# Supplied text
** start **

Mozilla did lay off most of its employees that were working directly on the
Rust language and its implementation. This was a handful of people.

Mozilla also laid off some employees that were using Rust, such as the Servo
team.

But Mozilla still has plenty of employees that know and use Rust, both in
Firefox (e.g. the WebRender team), and in code relating to Firefox such as
services. This is a much larger number of people.

------
ndesaulniers
> The improvements I did are mostly what could be described as “bottom-up
> micro-optimizations”.

> I also did two larger “architectural” or “top-down” changes

My summer intern started doing profiling work on compile times with clang:
[https://lists.llvm.org/pipermail/llvm-
dev/2020-July/143012.h...](https://lists.llvm.org/pipermail/llvm-
dev/2020-July/143012.html)

** end **

# Information supplied
** start **

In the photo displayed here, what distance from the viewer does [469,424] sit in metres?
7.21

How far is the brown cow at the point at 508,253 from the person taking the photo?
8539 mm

** end **

Return the passage of the text on Mozilla's Rust layoffs from "Mozilla also laid" up to and including "number of people.", word for word.

# Response to this exercise
Mozilla also laid off some employees that were using Rust, such as the Servo
team.

But Mozilla still has plenty of employees that know and use Rust, both in
Firefox (e.g. the WebRender team), and in code relating to Firefox such as
services. This is a much larger number of people.